07/06/2026
Oats, specifically oat baths, can be a great introduction to the power of herbal medicine. I’ve lost count now of the times I see oat baths recommended on various social media forums to help soothe chicken pox and eczema. It’s accepted as a normal thing because friends and family have used it and found it helped. The gold standard is having it backed by medical research/ clinical trials… come talk to a medical herbalist, there are loads of useful plants out there (with empirical AND clinical evidence backing their effectiveness)
Still on the theme of herbal topicals for the skin, I once had the privilege of meeting celebrity botanist the late David Bellamy in London. For many people in Britain and around the English-speaking world, he was one of the great popularisers of botany and natural history, rather like a highly exuberant botanical counterpart to Sir David Attenborough. He confided to me that as a child he had very severe eczema that was only cured by regular oatmeal baths. This had made him a quiet lifelong advocate for herbal medicine. There are now several clinical trials that attest to the benefits of the topical application of oat preparations for chronic skin disorders such as eczema.
For example, recently there was a 2025 open-label, single-arm study published that evaluated a regimen using a 1% colloidal oatmeal cream twice daily together with a gentle baby wash in 31 infants and young children (aged 3 to 72 months) with mild-to-moderate atopic dermatitis. Over 4 weeks, significant improvements were reported in eczema severity scores, pruritus, skin barrier measures, sleep and quality of life, with some benefits reportedly evident from day 1. Twenty-nine participants completed the study, and only two adverse events were reported (papular rash and contact dermatitis).

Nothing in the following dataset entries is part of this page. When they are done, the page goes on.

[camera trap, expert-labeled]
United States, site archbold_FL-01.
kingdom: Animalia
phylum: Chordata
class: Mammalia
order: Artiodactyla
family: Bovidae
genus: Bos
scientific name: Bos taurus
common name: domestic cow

The study is clinically relevant because it assessed a practical real world skincare routine rather than a moisturiser alone, and the findings are consistent with the known barrier-supportive and antipruritic effects of colloidal oatmeal. However, the evidence strength is limited by the absence of a placebo or comparator group, the open-label design, the small sample size and the short 4-week duration. Mild paediatric eczema often improves with consistent emollient use alone, so it is impossible to determine how much benefit was specifically attributable to the oatmeal in the formulation.

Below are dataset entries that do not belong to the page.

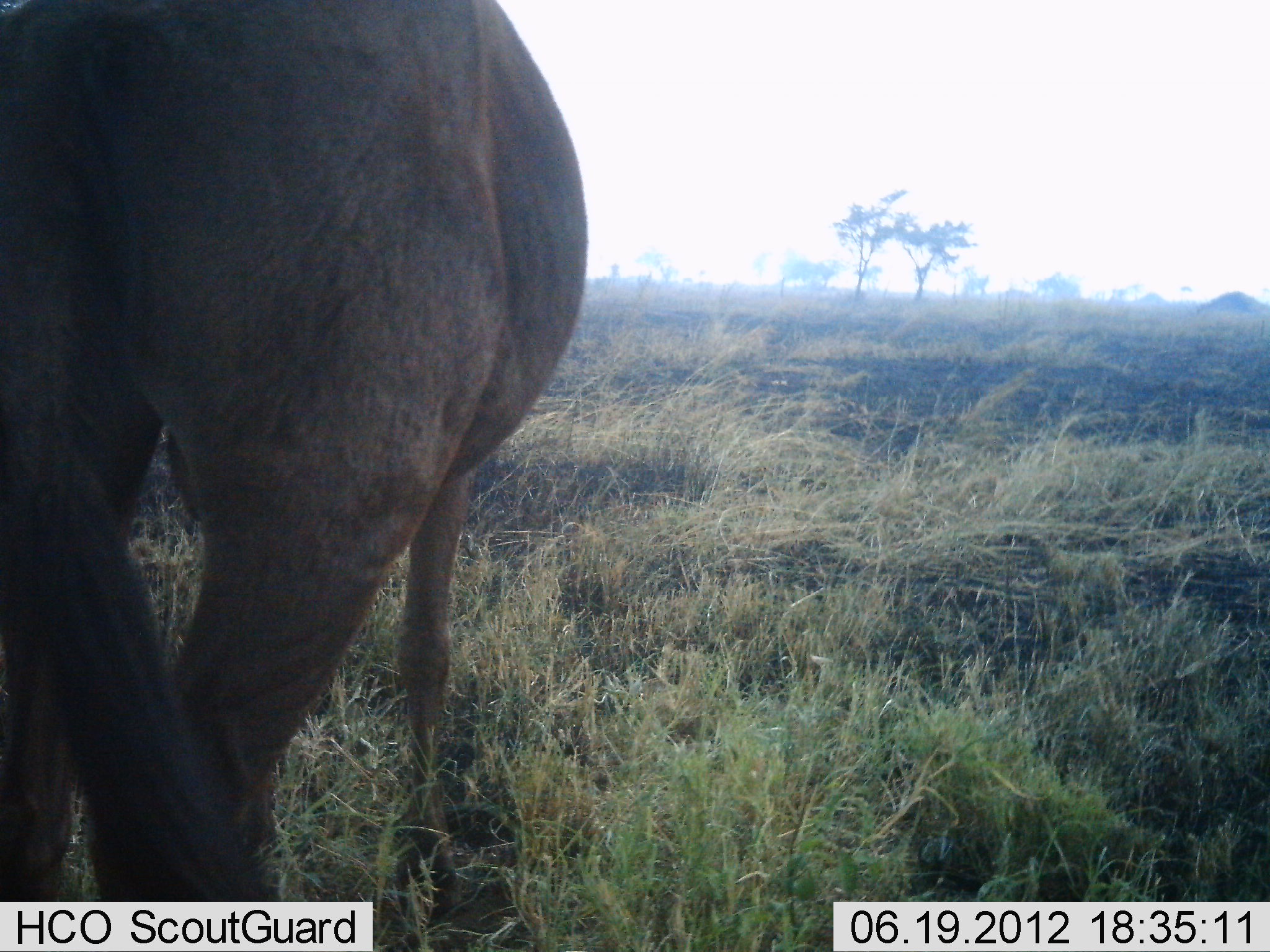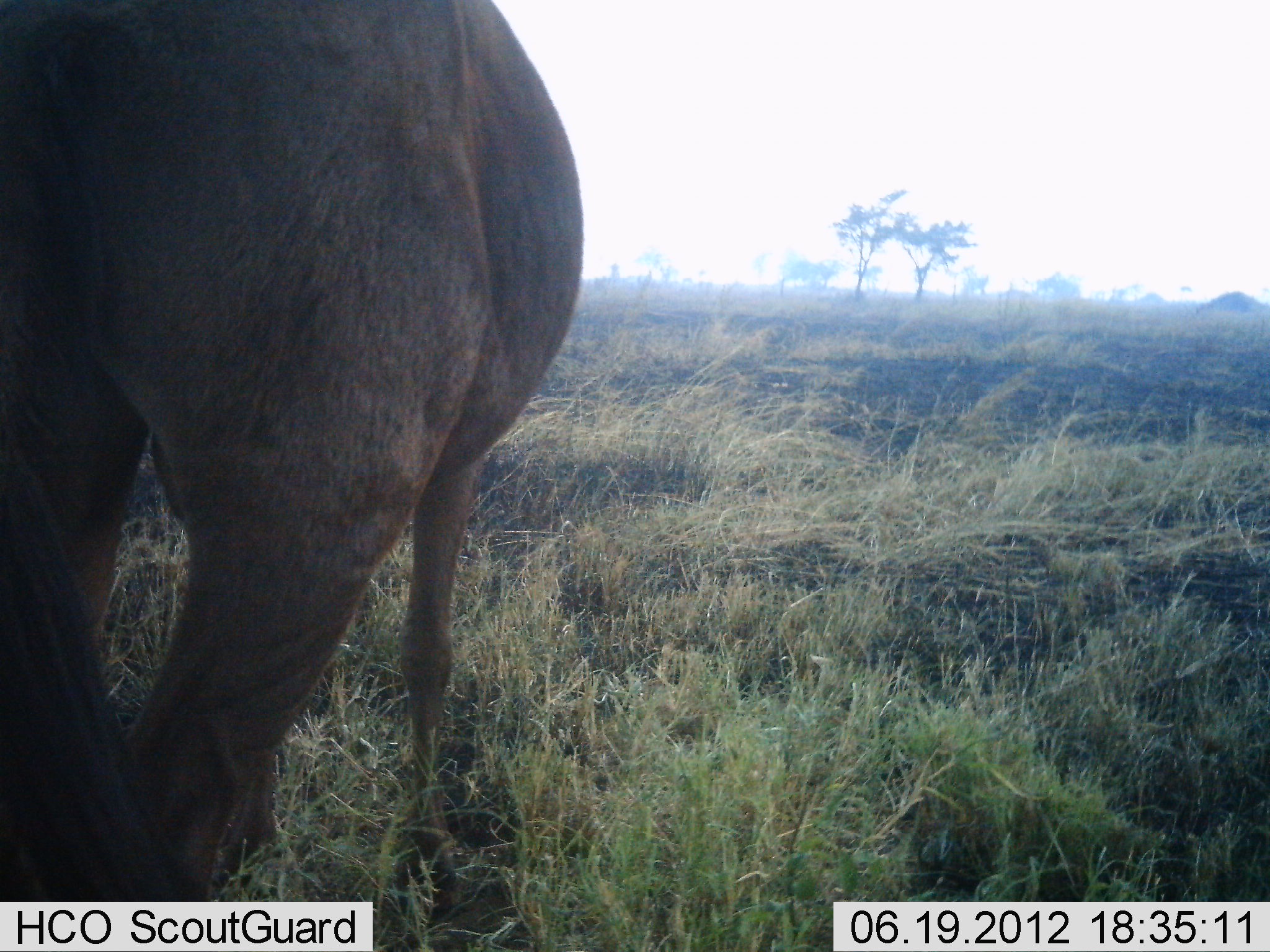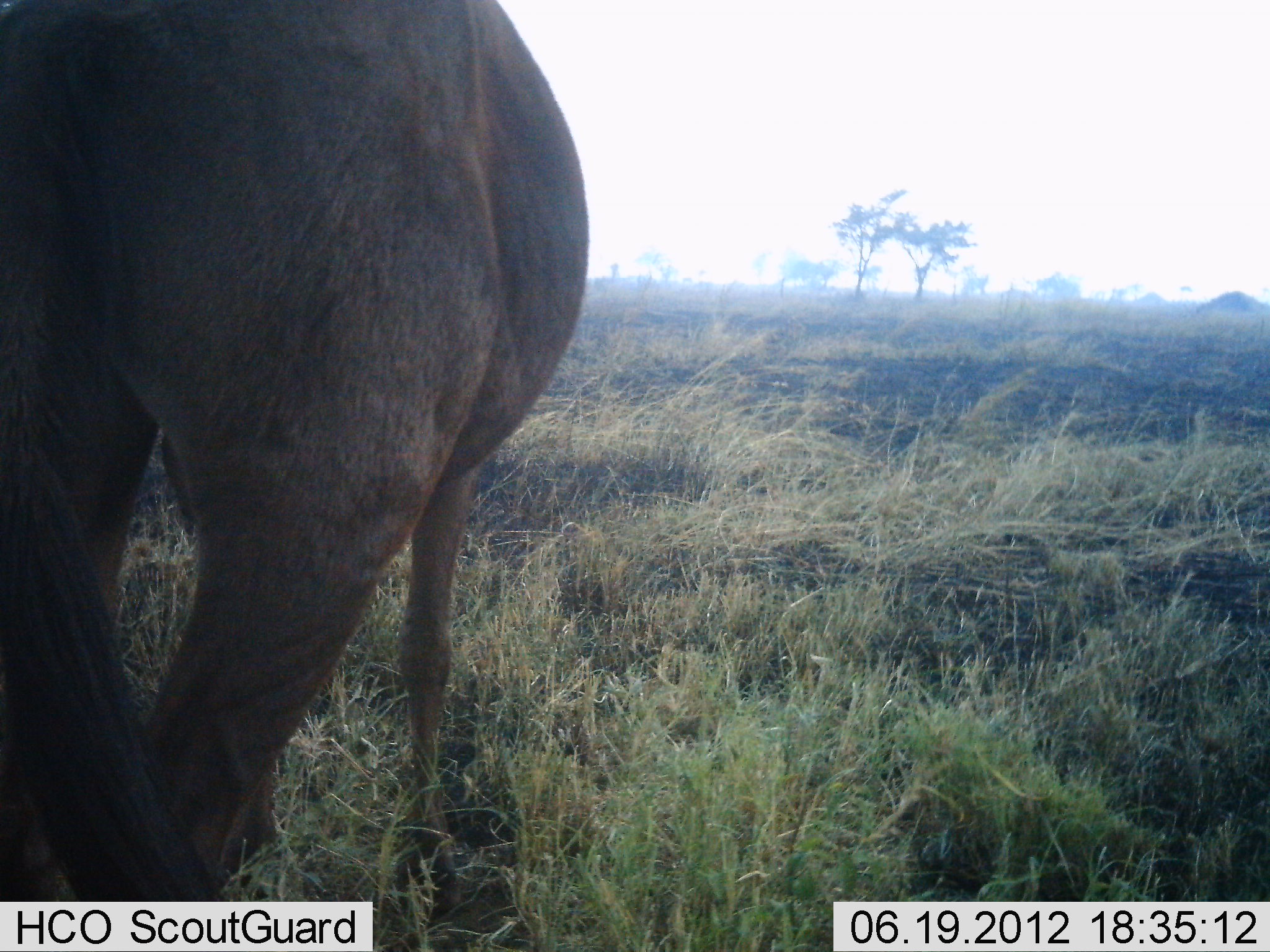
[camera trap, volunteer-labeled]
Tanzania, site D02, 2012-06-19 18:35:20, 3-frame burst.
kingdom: Animalia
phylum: Chordata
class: Mammalia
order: Artiodactyla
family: Bovidae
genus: Connochaetes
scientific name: Connochaetes taurinus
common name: blue wildebeest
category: wildebeest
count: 1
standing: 100%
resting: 0%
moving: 0%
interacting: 0%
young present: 0%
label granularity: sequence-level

There are better designed trials for colloidal oatmeal. A 2020 randomised, double blind, placebo-controlled trial evaluated a 1% colloidal oatmeal cream as adjunctive therapy in 50 adults with chronic irritant hand eczema. All participants initially used fluocinolone 0.025% ointment for 2 weeks, after which the oatmeal cream or base cream was continued alone for a further 4 weeks. Both groups improved during the steroid phase, but after corticosteroid withdrawal the oatmeal group maintained improvement, whereas the control group showed substantial relapse. By week 6, mean Hand Eczema Severity Index (HECSI) scores had fallen from 68 to 24 in the oatmeal group but rebounded to 54 in controls, with similar findings for itch severity and quality-of-life scores.
This is one of the stronger colloidal oatmeal studies because it was randomised, double blind and placebo-controlled, and used validated clinical tools. The design also clinically reflects real-world steroid step-down management, making the apparent steroid-sparing effect particularly interesting.